The figures relating to the number of nurses have been updated, at Te Whatu Ora's request on 9 December 2024.
The Health Commissioner's claim during Parliament's scrutiny week that "overspending" is to blame for Te Whatu Ora's financial crisis has outraged health workers and their unions.
Health NZ reported a $722 million deficit for the 2023-24 year on Tuesday, and forecast a $1.1 billion loss in the current financial year.
During a marathon six-hour hearing of Parliament's health select committee on Wednesday, Professor Lester Levy told MPs that Health New Zealand had hired more staff than it needed, but "productivity" had fallen.
"Our system has got elasticity for performance improvement within the resources we already have, and we should be making sure we achieve that before we look for additional money," he said.
"Because the reality is additional money has been provided, and the service hasn't improved."

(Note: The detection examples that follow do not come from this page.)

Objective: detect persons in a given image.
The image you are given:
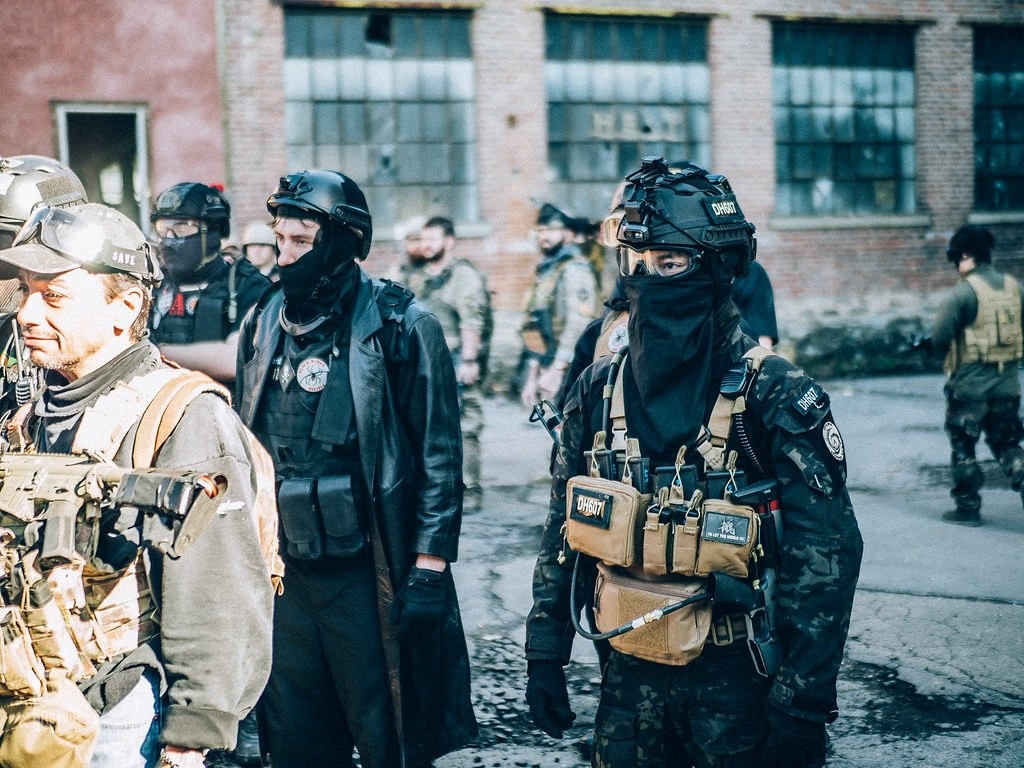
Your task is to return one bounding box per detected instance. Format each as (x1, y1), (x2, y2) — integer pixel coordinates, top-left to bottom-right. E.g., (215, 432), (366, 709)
(0, 154), (88, 398)
(526, 155), (864, 768)
(0, 204), (278, 768)
(236, 168), (480, 768)
(925, 222), (1024, 526)
(149, 162), (781, 515)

Cost-cutting adding to costs - union
However, union leader Dr Deborah Powell - who represents resident doctors and allied, technical and scientific health workers - said indiscriminate cost-cutting and redundancies were pushing Health New Zealand further into the red.

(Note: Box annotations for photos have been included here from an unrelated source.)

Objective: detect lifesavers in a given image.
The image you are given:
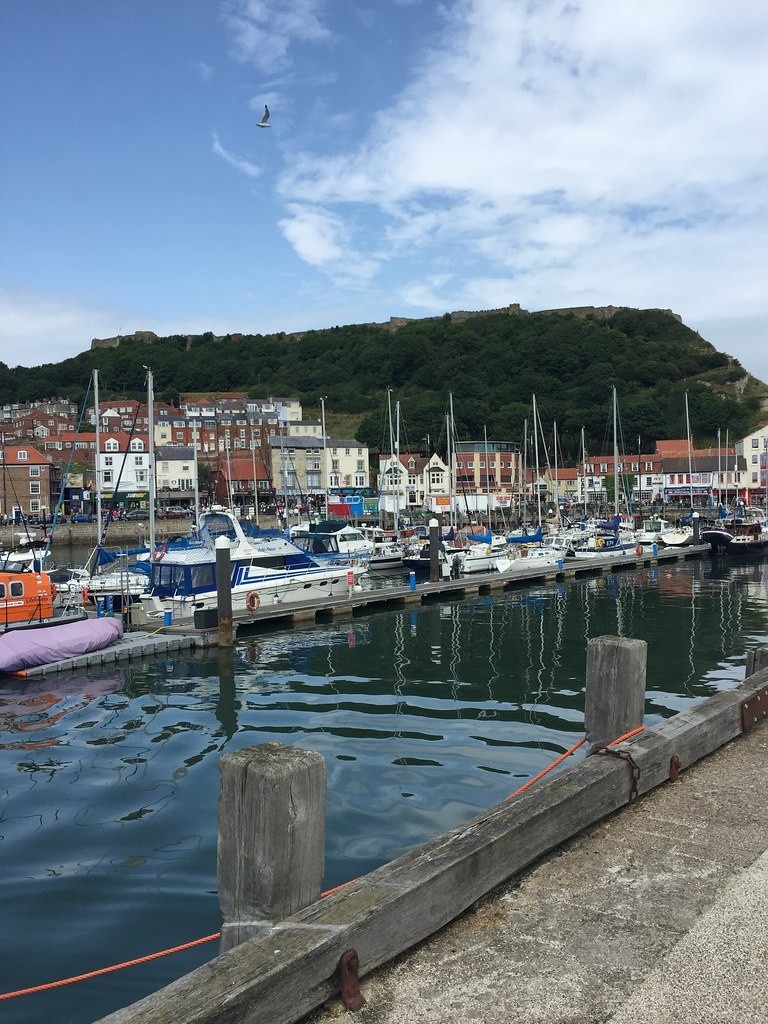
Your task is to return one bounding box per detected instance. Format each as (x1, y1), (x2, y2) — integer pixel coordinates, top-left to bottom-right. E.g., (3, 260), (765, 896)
(152, 545), (167, 562)
(51, 585), (57, 602)
(245, 591), (260, 612)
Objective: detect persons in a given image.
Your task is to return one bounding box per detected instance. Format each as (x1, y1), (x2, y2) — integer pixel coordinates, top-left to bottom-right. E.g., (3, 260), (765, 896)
(452, 555), (461, 579)
(57, 509), (61, 524)
(0, 512), (27, 526)
(113, 508), (124, 521)
(236, 493), (323, 514)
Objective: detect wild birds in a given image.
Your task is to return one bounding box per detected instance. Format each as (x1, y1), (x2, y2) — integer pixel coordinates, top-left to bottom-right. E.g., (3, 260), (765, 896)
(255, 104), (272, 128)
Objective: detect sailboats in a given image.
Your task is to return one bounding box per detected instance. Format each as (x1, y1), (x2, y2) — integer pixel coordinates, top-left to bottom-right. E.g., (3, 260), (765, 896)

"And that's because the process itself is generating more cost. It's putting us all through a great deal of stress and it's not solving the problem.
"In my personal opinion, he's got it wrong. We are under-funded and what is going on at the moment is making the situation worse."
Many redundancies were not "redundancies" in the real sense, because the work still had to be done, she said.
"For instance, we've had a clinician, who was in a management role for one day a week and four days in clinical practice, take voluntary redundancy.
"So we've lost those four days' of clinical practice - in a shortage speciality - and they are having to bring in a locum.
"We've paid redundancy to someone and then replaced them with someone on a higher hourly rate."
The "hiring freeze", cuts to capital expenditure and voluntary redundancies had not made a dent in the deficit - but were making the system less efficient and loading pressure on remaining staff, she continued.
"Because we are so short-staffed - and getting more so with the cost-cutting - annual leave is mounting. So that's a large liability on the books that's eventually going to have to be paid out or given to people one way or another."
Northland emergency doctor Gary Payinda, who was speaking in his "personal capacity", said it was infuriating for health workers to be told that the problem was overspending.
"If you make a budget that can't provide for doctors in hospitals and can't provide for nurses at safe staffing levels, then your budget wasn't a legitimate budget. It was an imaginary budget."
The $2.1 billion dollars in tax-cuts being given to landlords over the next four years could have solved many problems in health, he said.
Health NZ responds
In a statement to RNZ Sunday, Health New Zealand Te Whatu Ora Chief Executive Margie Apa said the claims that job cuts were costing more were incorrect.
"Claims that Health NZ is underfunded, and our reset is causing a greater budget deficit, are incorrect," she said.
"Health NZ received more government funding in the most recent Budget than ever before.
"We have made some good progress towards living within our means, but we are still overspending.
"Over the past year we have recruited more clinical staff than ever before. We now have 4,107 more frontline staff than we did a year ago, which is about as many new FTEs in the two previous years combined.
"The number of nurses employed by Health NZ has also grown steadily over recent years, with a total now to around 30,000 FTEs (with a total headcount of 35,000)," Apa said.